Ha rallentato la crescita dei prezzi al consumo in Cina. A maggio, secondo i dati dell’Ufficio nazionale di statistica, il tasso annuo è stato del 2% rispetto al 2,3% registrato in aprile. Il calo è stato favorito dal calo dei prezzi alimentari che invece avevano registrato un rialzo nei mesi invernali. Restando in Asia, questa volta in Giappone, ad aprile gli ordini di macchinari industriali sono calati dell’11% e hanno segnato il peggior dato da due anni. Su base annuale il calo è stato dell’8,2%. La Germania ha registrato in aprile un surplus di bilancia commerciale di 24 miliardi, mentre gli analisti stimavano un surplus a quota 22 miliardi. L’Istat ha segnalato cauti miglioramenti sul mercato del lavoro italiano nel primo trimestre dell’anno.

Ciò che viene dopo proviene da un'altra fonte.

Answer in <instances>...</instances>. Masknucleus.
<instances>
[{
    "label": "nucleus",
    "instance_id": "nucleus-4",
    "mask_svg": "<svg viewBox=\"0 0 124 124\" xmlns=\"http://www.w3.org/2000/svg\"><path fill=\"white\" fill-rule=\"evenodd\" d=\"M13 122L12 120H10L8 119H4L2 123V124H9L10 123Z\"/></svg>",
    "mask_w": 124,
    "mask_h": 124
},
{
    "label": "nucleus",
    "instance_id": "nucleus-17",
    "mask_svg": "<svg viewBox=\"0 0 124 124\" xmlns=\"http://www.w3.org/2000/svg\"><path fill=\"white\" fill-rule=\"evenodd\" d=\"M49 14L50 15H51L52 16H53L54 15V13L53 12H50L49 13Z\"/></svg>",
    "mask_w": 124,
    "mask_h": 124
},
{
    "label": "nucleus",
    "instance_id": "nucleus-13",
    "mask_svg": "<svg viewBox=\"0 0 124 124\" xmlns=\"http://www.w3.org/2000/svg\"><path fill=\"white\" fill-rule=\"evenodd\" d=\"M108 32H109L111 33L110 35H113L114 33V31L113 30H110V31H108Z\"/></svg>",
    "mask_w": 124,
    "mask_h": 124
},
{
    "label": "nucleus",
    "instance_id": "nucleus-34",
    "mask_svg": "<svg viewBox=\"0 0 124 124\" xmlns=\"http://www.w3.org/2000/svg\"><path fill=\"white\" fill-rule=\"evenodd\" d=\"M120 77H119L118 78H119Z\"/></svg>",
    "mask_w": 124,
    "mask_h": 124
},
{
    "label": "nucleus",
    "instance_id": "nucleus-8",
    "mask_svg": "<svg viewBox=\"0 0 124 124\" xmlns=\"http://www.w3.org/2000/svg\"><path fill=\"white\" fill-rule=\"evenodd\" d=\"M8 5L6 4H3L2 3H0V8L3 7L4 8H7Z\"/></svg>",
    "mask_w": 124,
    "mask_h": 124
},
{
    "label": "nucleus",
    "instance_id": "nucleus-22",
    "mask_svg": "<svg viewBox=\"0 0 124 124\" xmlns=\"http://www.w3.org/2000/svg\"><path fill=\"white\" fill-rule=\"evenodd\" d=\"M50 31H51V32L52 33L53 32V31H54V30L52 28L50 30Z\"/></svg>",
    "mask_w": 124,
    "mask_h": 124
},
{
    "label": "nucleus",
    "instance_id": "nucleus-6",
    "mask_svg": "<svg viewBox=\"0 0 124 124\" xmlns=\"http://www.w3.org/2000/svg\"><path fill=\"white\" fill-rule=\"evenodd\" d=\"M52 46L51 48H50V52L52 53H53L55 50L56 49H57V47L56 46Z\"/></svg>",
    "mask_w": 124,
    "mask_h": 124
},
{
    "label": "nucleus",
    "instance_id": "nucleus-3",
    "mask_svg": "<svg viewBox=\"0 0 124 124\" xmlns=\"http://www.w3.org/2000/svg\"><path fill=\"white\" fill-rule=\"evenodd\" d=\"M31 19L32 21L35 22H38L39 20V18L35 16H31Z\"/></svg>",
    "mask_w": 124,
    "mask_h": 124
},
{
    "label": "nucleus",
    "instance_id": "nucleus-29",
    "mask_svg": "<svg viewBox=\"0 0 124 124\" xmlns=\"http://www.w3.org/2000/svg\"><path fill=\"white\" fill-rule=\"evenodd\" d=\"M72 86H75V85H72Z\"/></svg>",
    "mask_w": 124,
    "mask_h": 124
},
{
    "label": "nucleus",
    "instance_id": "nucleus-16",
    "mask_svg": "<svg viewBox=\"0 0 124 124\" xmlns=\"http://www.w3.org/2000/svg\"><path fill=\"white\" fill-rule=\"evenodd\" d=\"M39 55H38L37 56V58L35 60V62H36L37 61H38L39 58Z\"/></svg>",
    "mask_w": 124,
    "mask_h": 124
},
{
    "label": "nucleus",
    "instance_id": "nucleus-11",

Un monito ai governi è arrivato da Draghi: nonostante ci siano “molte ragioni politiche comprensibili per rinviare le riforme strutturali” nei paesi, ha detto in una lettura in commemorazione di Tommaso Padoa-Schippa, il costo di tali ritardi “è semplicemente troppo alto”. L’Ocse ha censito in aprile un tasso di disoccupazione stabile al 6,4% nell’area, mentre la bilancia commerciale della Gran Bretagna ha mostrato un deficit in calo a 10,5 miliardi di sterline ad aprile.
Negli Usa, per la quarta settimana di fila, il numero di lavoratori che per la prima volta hanno fatto richiesta per ricevere sussidi di disoccupazione si è attestato in calo: le richieste sono scese di 4mila unità a 264mila. Il dato si attesta in media sotto quota 300mila da 65 settimane, la serie migliore dal 1973 quando la forza lavoro era più piccola di quella attuale. Gli analisti attendevano un dato in rialzo di mille unità a 268mila unità.
Dopo il rafforzamento del petrolio sui mercati asiatici, i future ritracciano con il Wti che tratta in area 50,6 dollari e il Brent sotto quota 52 dollari. Si stabilizza il prezzo dell’oro, che aveva guadagnato terreno dopo l’annuncio della Fed di voler mantenere una politica monetaria accomodante: il metallo spot si piazza poco sotto quota 1.260 dollari l’oncia.
La Borsa di Tokyo ha chiuso in ribasso per lo yen forte e le preoccupazioni sulla tenuta dell’economia nipponica. L’indice Nikkei ha perso lo 0,97% a 16.668,41 punti. Chiusura positiva invece per la Borsa di Wall Street, con l’indice Dow Jones a 18.005 punti (+0,37%) e il Nasdaq a 4.975 (+0,26%).